De rechtbank stelt vast dat de beslistermijn voor de aanvraag was verstreken voordat eiseres op 17 oktober 2023 beroep heeft ingesteld. Het beroepschrift voldoet aan de vereisten van artikel 6:12, tweede lid, van de Awb, wat betekent dat eiseres rechtsgeldig beroep heeft ingesteld. Echter, na het indienen van het beroep heeft GS op 5 december 2023 alsnog een besluit genomen. De rechtbank concludeert dat eiseres geen belang meer heeft bij een inhoudelijke beoordeling van het niet tijdig nemen van een besluit door GS, waardoor het beroep niet-ontvankelijk wordt verklaard.
De rechtbank heeft eiseres gevraagd om te reageren op het besluit van GS, maar zij heeft tot op heden niet gereageerd.

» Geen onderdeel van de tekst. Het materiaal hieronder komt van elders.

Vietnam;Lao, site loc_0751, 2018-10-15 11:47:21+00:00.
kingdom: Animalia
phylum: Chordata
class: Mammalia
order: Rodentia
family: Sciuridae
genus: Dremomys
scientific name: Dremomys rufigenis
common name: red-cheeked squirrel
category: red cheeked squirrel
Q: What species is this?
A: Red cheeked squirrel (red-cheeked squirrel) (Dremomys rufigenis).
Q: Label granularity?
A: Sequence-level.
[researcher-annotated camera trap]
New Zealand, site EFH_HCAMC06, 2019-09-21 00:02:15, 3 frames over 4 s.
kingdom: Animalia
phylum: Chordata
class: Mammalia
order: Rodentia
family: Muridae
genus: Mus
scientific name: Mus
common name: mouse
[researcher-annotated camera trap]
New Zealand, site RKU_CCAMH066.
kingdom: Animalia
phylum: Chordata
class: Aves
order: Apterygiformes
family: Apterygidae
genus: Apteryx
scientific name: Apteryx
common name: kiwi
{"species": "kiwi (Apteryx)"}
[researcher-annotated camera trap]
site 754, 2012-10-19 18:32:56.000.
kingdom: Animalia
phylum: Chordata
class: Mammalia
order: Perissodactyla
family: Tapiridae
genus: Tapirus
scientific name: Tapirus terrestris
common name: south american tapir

Hierdoor gaat de rechtbank ervan uit dat eiseres het niet eens is met het besluit van 5 december 2023. De rechtbank besluit het beroepschrift door te zenden naar GS ter behandeling als bezwaar, aangezien eiseres nog geen inhoudelijke standpunten heeft ingediend.
De rechtbank bepaalt dat GS het griffierecht van € 184,- aan eiseres moet vergoeden, maar er zijn geen voor vergoeding in aanmerking komende proceskosten. De uitspraak is openbaar gemaakt en partijen zijn geïnformeerd over hun recht om verzet aan te tekenen tegen deze uitspraak.